Eliminating elections for the Supreme Court and replacing them with a merit selection system – in which legal and political insiders would choose top judges while citizens sit on the sidelines – does not get special-interest groups out of the process. It gives the process over to those who are most likely to do the bidding of interested organizations and individuals.
Moving to a system of appointing justices would do nothing to improve the reputation of the court. In fact, a so-called “merit selection” system would cause Wisconsinites to see the state’s top bench as an elite, insider-dominated institution rather than the people’s court.
September 26, 2008
Surprise, surprise. Prime Buzz reports that the Missouri Bar Association has come out against a proposal by gubernatorial candidate Kenny Hulshof to reduce the influence of legal special interest groups (like the Bar Association) in selecting Missouri judges. Prime Buzz has posted the full text of the Bar Association’s statement. You can read my previous post on the Hulshof plan here.
The Missouri Bar Association protests that it is a “diverse organization” that represents “every practicing lawyer in the state.” But the fact that some Bar Association members got their law degree at the University of Missouri while others got their JDs at Washington University doesn’t really make the group diverse. And why do lawyers believe they should enjoy some special privilege when it comes to choosing who will control one-third of the state government? Don’t teachers have a right to an equal voice? Or policemen? Or firefighters? Or doctors? Or CPAs? Or small business owners?
Yes, the Missouri Bar says, but “voters have the final say” because they get a yes or no vote on whether to retain judges once in office. If anyone knows the answer to this question, please let me know: Since the Missouri Plan was adopted in 1940, how many sitting judges have lost retention elections? I know since Tennessee ended democratic elections in the 1970s, 145 out of 146 judges have been returned to the bench.

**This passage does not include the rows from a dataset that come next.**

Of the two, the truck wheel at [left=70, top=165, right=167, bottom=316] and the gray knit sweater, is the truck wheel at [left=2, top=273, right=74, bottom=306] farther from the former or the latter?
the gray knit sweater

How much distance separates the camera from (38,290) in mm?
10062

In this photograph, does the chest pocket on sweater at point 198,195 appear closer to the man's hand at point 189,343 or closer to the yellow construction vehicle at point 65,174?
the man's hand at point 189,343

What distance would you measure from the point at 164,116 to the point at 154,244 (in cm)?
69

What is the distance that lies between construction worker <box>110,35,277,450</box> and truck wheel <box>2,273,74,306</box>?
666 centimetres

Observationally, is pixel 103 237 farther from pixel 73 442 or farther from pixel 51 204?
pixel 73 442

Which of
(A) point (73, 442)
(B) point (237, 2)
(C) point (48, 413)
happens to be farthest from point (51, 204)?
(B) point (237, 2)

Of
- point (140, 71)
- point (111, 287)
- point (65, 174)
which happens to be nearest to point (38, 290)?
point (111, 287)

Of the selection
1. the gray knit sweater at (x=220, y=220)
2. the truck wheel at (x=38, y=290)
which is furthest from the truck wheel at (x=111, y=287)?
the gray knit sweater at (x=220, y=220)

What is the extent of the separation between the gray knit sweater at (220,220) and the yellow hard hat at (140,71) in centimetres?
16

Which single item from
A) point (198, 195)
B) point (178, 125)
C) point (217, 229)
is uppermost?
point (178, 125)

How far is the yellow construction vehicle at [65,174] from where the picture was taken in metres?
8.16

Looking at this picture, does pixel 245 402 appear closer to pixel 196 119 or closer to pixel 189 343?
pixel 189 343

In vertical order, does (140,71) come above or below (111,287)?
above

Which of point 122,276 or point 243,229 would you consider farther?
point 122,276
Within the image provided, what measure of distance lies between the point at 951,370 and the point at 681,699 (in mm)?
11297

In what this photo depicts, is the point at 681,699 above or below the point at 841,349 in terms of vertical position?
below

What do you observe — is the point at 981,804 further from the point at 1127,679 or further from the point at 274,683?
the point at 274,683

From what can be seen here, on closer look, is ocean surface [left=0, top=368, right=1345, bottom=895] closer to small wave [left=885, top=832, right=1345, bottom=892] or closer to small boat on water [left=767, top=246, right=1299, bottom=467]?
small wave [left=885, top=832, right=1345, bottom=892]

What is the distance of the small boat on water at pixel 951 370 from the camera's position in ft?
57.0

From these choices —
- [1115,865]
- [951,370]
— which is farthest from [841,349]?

But the current system “reduces the excesses of partisan politics” in choosing judges, the Bar claims. Well, out of the last 21 nominees to the state Supreme Court chosen by the non-political commission, 19 have been Democrats. Last time I checked, Missouri Democrats didn’t outnumber Republicans 90% to 10%. And Governor Matt Blunt has been locked in a political battle with the state’s “nonpartisan” nominating commission virtually since he took office. If partisanship is the standard by which to judge, then the Missouri plan has been an abject failure and deserves to be radically reformed or thrown out entirely.
My own strong preference is for democratic judicial elections to ensure that judges are accountable to the people they serve. But the Hulshof plan is an acid test for special interest groups: Are they really in favor of a nonpartisan commission picking judges? Or do they really just want to protect their own power in choosing who sits on the bench?